═════ Available data
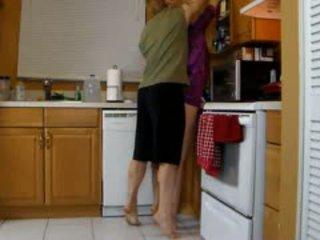 Mama lets syn pieprzyć jej niegrzeczne cipa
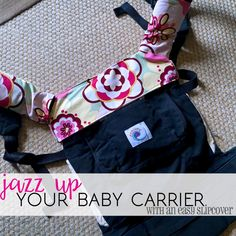 Slipcover / bib / drool guard for your baby carrier (Ergo). Free PDF sewing pattern and tutorial.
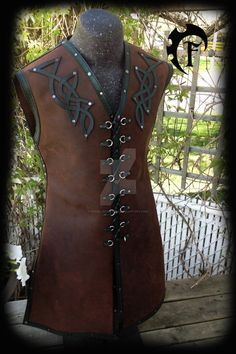 So here is a leather vest that we did for a client. It is made of brown oiled leather and green stamped edges. This vest was made for a custom order and was inspired by the beautifull work of Adhra...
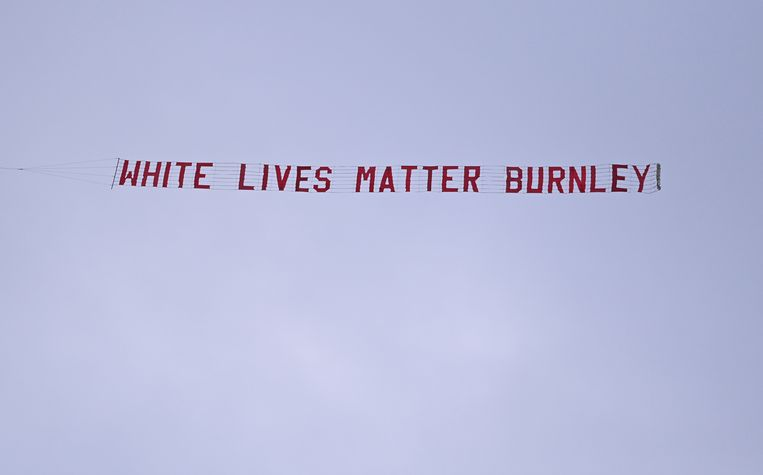 Het vliegtuigje met de banner .  Beeld REUTERS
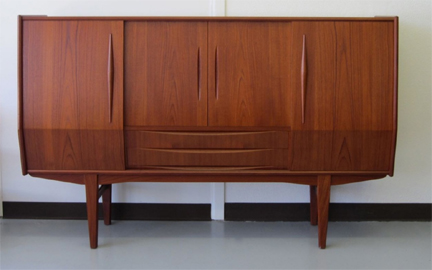 Mid Century Modern Sofa. Mid Century Teak Sideboard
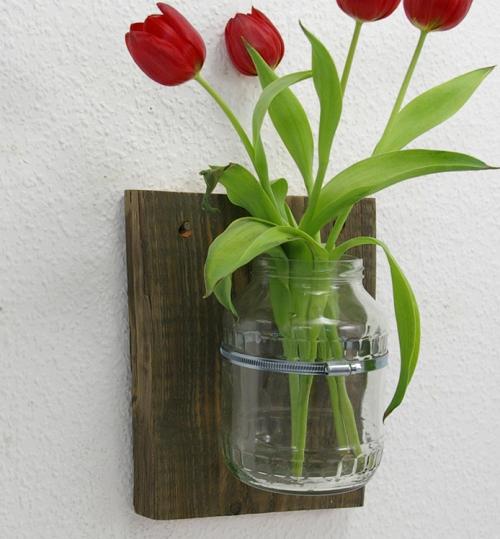 Upcycling idee wandvase aus holz und glas selbermachen - Brett an die wand anbringen ...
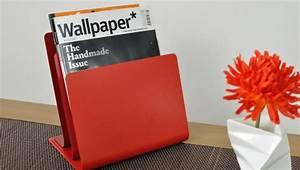 Porte Revue Design : porte revue design rouge metal arkko ~ Melissatoandfro.com Idées de Décoration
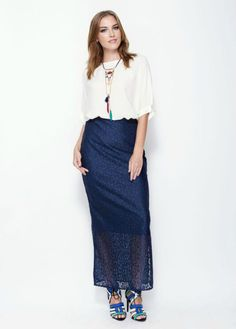 - Long lace Navy blue skirt - Lined until the knees - Opening at the side, until the knees - Zip side closure - Straight fit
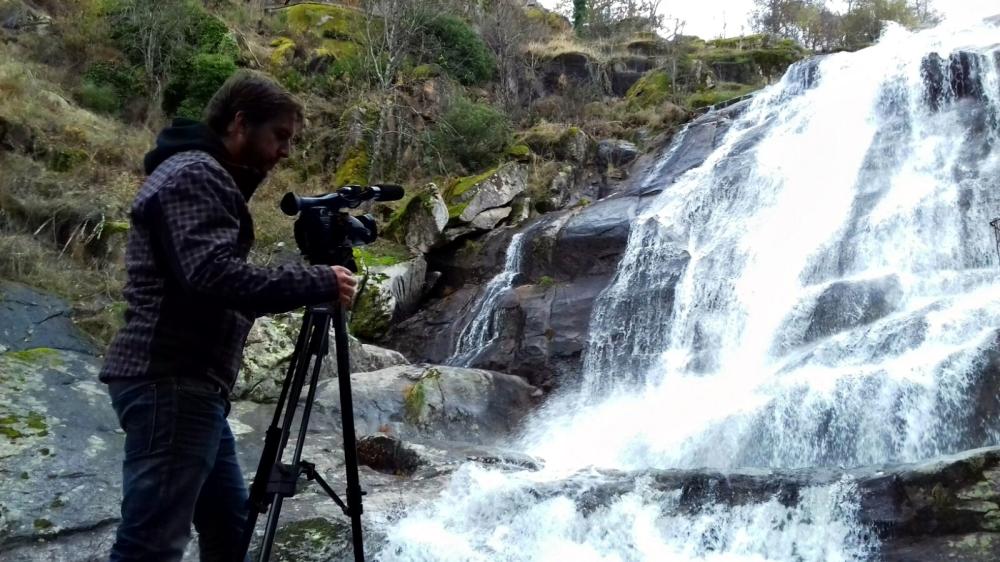 filmacion-casa-rural-spot-publicitario-video-drones-valle-del-jerte-extremadura-air-drone-view-www-airdroneview-com-empresa-publicidad-otono-espana-rio-cascada-montana-1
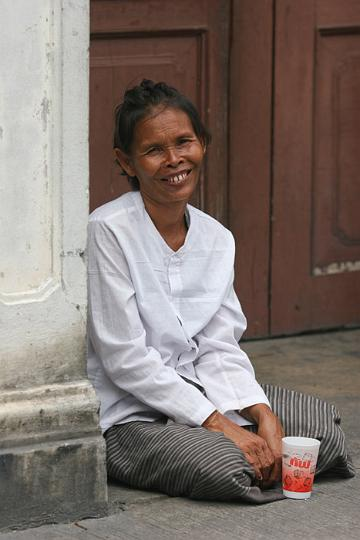 I was captivated by the genuine warmth of this beggar's smile. But with all due respect to the woman, she did not look like she was a bona fide beggar. Either that or unlike most she really did make the effort to look after herself despite the difficulties she faces.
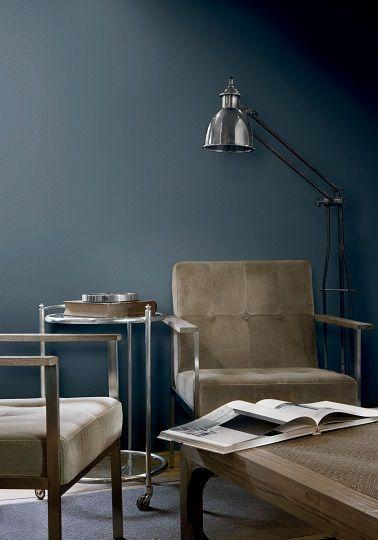 le style industriel du salon senveloppe dune ambiance feutre avec cette peinture bleu contemporaine couleur peinture midnight blue flamant tollens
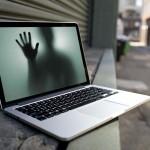 """Venden en eBay un ordenador portátil MacBook """"embrujado"""""""
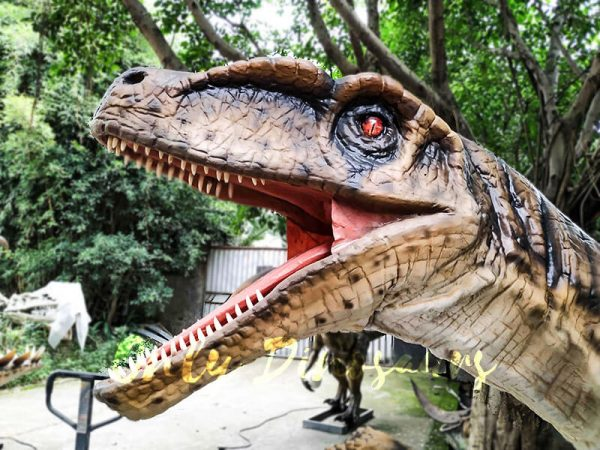 Animatronic Raptor on the Stump for Dinosaur Show6 1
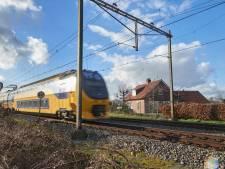 Prorail doet op drie plekken in Oss iets aan herrie van spoor
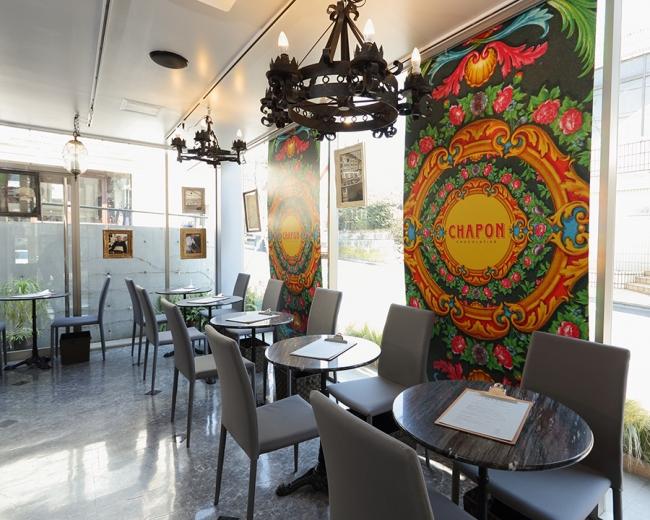 世界初のカフェ併設のシャポン自由ヶ丘店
══════════
Copy the entries above exactly from the line with "Upcycling idee wandvase" down to their last line, both ends included. Do not copy any pictures.

 Upcycling idee wandvase aus holz und glas selbermachen - Brett an die wand anbringen ...
 Porte Revue Design : porte revue design rouge metal arkko ~ Melissatoandfro.com Idées de Décoration
 - Long lace Navy blue skirt - Lined until the knees - Opening at the side, until the knees - Zip side closure - Straight fit
 filmacion-casa-rural-spot-publicitario-video-drones-valle-del-jerte-extremadura-air-drone-view-www-airdroneview-com-empresa-publicidad-otono-espana-rio-cascada-montana-1
 I was captivated by the genuine warmth of this beggar's smile. But with all due respect to the woman, she did not look like she was a bona fide beggar. Either that or unlike most she really did make the effort to look after herself despite the difficulties she faces.
 le style industriel du salon senveloppe dune ambiance feutre avec cette peinture bleu contemporaine couleur peinture midnight blue flamant tollens
 """Venden en eBay un ordenador portátil MacBook """"embrujado"""""""
 Animatronic Raptor on the Stump for Dinosaur Show6 1
 Prorail doet op drie plekken in Oss iets aan herrie van spoor
 世界初のカフェ併設のシャポン自由ヶ丘店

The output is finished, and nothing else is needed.